* **WHAT TO DO**
A. According to the article below on building alarms from CloudWatch logs, what is the default statistic for the new metric?
B. Extend the article below on building alarms from CloudWatch logs, picking up after its final sentence.

==== EXCERPTED PASSAGE ====

Alarm system from application logs by CloudWatch Metrics [Step 2]

Kagawa
4 min readApr 9, 2021

In the last article, we went over how to write logs from C# application to CloudWatch without installing an agent. Now, the goal of this article is to create an alarm system out of applications logs so that we can proactively fix issues before users notice them.

Logs -> Metrics-> Alarms

Since we have structured logs in CloudWatch now, we can take advantage of them to create metrics so that we can detect something out of ordinately. Then, we can configure the condition in metrics so that we can receive an alert and proactively look into an issue.

Logs

First of all, let’s see what logs we put in the last article to get started. As you can see, the logs “Generated random value” has Number and Name variables, which we are using to query to filter logs.

Create Metric

In order to create metrics, go to your log group and click “Metric filters” and enter query pattern. Since we have structured logs, we can use $.VARIABLE syntax to filter only logs we need to create metric.

Here is the example. I want to send the number of logs to a metric whose “Number” exceeds 60.

Then, fill in metric name/namespace. I’m setting 1 for Metric value since I want to count the number of logs which matches the filter pattern.

Since metric is set up for our log group, when we start loggings to CloudWatch, we can see the number of count in our metric. One thing to note is that the default statistic is Average. It looks like we only have 1 event, but when we change statistic to Sum, we can see the correct count.

==== EXTRACTED ENTRIES ====

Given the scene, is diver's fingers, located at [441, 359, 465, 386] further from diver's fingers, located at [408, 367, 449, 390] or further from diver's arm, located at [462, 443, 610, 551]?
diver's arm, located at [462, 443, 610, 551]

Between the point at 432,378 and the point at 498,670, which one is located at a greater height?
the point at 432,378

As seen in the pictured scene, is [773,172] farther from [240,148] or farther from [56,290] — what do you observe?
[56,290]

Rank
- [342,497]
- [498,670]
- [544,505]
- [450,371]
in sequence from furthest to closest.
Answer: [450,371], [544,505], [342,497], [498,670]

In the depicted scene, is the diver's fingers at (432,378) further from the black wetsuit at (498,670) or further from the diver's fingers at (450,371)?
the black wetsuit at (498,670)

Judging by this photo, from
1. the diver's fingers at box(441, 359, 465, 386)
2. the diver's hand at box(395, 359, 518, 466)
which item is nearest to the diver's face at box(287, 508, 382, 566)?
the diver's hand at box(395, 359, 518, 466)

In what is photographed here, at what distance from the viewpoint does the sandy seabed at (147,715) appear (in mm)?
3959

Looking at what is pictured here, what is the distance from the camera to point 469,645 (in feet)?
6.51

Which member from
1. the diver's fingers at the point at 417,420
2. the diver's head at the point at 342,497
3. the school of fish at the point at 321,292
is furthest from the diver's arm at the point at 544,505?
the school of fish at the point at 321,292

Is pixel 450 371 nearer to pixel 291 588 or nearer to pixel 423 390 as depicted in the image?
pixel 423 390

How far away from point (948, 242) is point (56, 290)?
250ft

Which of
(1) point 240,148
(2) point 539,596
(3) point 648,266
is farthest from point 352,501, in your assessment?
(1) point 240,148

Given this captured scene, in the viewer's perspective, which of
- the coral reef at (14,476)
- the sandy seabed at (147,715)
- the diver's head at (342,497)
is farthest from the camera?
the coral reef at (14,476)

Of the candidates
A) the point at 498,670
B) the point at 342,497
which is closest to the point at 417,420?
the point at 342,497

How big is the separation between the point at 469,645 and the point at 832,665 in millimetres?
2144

====

* **RESULTS FOR EACH TASK**
A. Average.

B.
Create Alarm

Once metrics is set up, we can create an alarm to notify us. We create a condition and when it is met, we can use SNS to send an alarm message. It is also possible to use Lambda to send notification to slack or any chat tool, but in this example, we are just going to use email.

The condition we are setting here to send an alarm is that if we keep seeing value 60 more than 10 times within 5 minutes. If it happens, we receive an alarm for a possible issue automatically and take a look into it before users notice it.

If we want to be notified that alarm is off, we can set missing data as good.

That’s it, we did it! Now we can receive a notification when something out of ordinately happens and proactively work on possible issues.

Conclusion

Now that we have baseline work, we can keep improving our alarm system. We can use Lambda to call web hook for your chat tool so that we can react to alarm s faster. If we want to automate actions for an alarm, we can set up Lambda to call API to fix the issue.

When this system was set up, I was able to feel confident in my app working fine and saved lots of troubles since actions can be taken much faster and it saved time and effort to find helpful logs to find the cause and fix. I hope you feel the same way.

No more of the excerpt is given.